On this date 96 years ago, the first aircraft carrier – the USS Langley – was commissioned in Norfolk, Virginia. The carrier had been converted from the collier USS Jupiter, which was the Navy’s first surface ship propelled by electric motors.
USS Langley in the 1920s. Official Navy photograph, now in the collections of the National Archives
The Wright Connection
Cmdr. Kenneth Whiting was the Langley’s executive officer. He was a submarine commander turned aviator who was one of the last to take personal training from famed aviator Orville Wright, one of the two brothers credited with inventing, building and flying the world’s first airplane.

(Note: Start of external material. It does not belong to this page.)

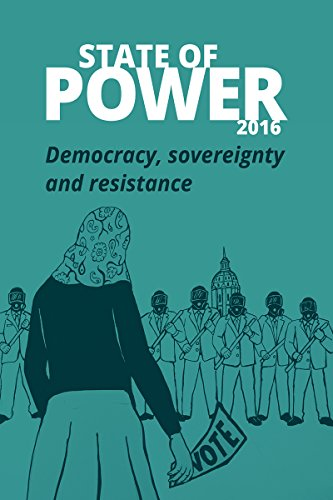 State of Power 2016: Democracy, power and resistance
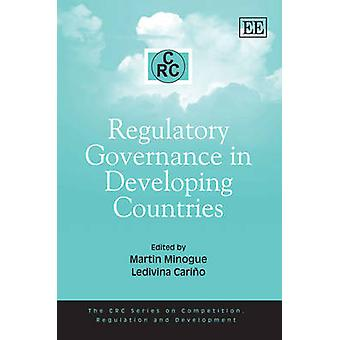 Regulatory Governance in Developing Countries by Martin Minogue - Led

The Langley was named for Samuel Pierpont Langley, a former U.S. Naval Academy assistant professor who eventually became secretary of the Smithsonian Institution. He was also a massive aviation enthusiast. Ironically, Langley had the same spirit as the famed Wright brothers, but never quite had their success. He built his own airplane that he tried on several occasions to launch off ships.
President Warren G. Harding with Navy Cmdr. Kenneth Whiting, Secretary of the Interior Hubert Work and RAdm. William A. Moffett on the flight deck of USS Langley, 1922-23. Navy photo, now in the collections of the National Archives
While he didn’t succeed, he did inspire the Navy’s desire to launch and land aircraft from ships at sea. Sailors took up where he left off.